Within the records below, reproduce without change the lines from the line that has "common name: white-tailed deer" through the line that has "[camera trap, expert-labeled]", and only those.
Start of Provided records
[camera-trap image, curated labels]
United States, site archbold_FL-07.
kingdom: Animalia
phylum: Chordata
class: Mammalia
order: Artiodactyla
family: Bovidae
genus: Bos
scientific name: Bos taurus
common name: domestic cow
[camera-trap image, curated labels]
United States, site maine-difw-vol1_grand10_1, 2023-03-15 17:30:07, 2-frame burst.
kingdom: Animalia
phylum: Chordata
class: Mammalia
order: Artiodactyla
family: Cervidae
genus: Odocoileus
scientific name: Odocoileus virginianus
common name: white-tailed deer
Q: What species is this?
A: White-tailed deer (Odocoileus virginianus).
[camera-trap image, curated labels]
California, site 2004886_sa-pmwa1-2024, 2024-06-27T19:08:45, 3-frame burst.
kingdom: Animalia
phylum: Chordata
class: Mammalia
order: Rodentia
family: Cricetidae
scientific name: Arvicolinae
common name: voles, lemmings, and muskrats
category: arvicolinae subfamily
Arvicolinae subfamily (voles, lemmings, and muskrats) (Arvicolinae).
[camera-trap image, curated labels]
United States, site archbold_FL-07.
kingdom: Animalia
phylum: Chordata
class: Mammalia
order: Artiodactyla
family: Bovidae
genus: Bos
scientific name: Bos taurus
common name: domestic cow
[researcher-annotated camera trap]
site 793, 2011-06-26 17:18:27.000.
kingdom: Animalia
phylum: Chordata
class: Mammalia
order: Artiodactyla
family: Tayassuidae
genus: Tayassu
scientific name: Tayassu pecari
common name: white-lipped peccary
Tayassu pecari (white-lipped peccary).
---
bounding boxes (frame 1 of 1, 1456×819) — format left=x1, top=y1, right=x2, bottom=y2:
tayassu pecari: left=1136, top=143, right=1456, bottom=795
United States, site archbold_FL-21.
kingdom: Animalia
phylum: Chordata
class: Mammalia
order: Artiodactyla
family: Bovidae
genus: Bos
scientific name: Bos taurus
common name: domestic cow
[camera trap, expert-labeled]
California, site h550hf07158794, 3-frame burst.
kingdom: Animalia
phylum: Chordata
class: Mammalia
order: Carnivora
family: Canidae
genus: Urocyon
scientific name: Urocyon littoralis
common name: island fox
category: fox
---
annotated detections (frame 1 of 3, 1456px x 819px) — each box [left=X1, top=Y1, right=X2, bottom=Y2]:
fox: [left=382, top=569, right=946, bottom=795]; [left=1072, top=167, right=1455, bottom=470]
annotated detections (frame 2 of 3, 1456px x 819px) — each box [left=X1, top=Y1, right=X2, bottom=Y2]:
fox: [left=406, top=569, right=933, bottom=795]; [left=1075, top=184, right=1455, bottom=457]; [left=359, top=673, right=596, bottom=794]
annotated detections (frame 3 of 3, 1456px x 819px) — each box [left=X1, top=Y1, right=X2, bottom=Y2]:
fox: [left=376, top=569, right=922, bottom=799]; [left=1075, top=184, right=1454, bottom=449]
End of Provided records
◆ Result for this exercise ◆
common name: white-tailed deer
Q: What species is this?
A: White-tailed deer (Odocoileus virginianus).
[camera-trap image, curated labels]
California, site 2004886_sa-pmwa1-2024, 2024-06-27T19:08:45, 3-frame burst.
kingdom: Animalia
phylum: Chordata
class: Mammalia
order: Rodentia
family: Cricetidae
scientific name: Arvicolinae
common name: voles, lemmings, and muskrats
category: arvicolinae subfamily
Arvicolinae subfamily (voles, lemmings, and muskrats) (Arvicolinae).
[camera-trap image, curated labels]
United States, site archbold_FL-07.
kingdom: Animalia
phylum: Chordata
class: Mammalia
order: Artiodactyla
family: Bovidae
genus: Bos
scientific name: Bos taurus
common name: domestic cow
[researcher-annotated camera trap]
site 793, 2011-06-26 17:18:27.000.
kingdom: Animalia
phylum: Chordata
class: Mammalia
order: Artiodactyla
family: Tayassuidae
genus: Tayassu
scientific name: Tayassu pecari
common name: white-lipped peccary
Tayassu pecari (white-lipped peccary).
---
bounding boxes (frame 1 of 1, 1456×819) — format left=x1, top=y1, right=x2, bottom=y2:
tayassu pecari: left=1136, top=143, right=1456, bottom=795
United States, site archbold_FL-21.
kingdom: Animalia
phylum: Chordata
class: Mammalia
order: Artiodactyla
family: Bovidae
genus: Bos
scientific name: Bos taurus
common name: domestic cow
[camera trap, expert-labeled]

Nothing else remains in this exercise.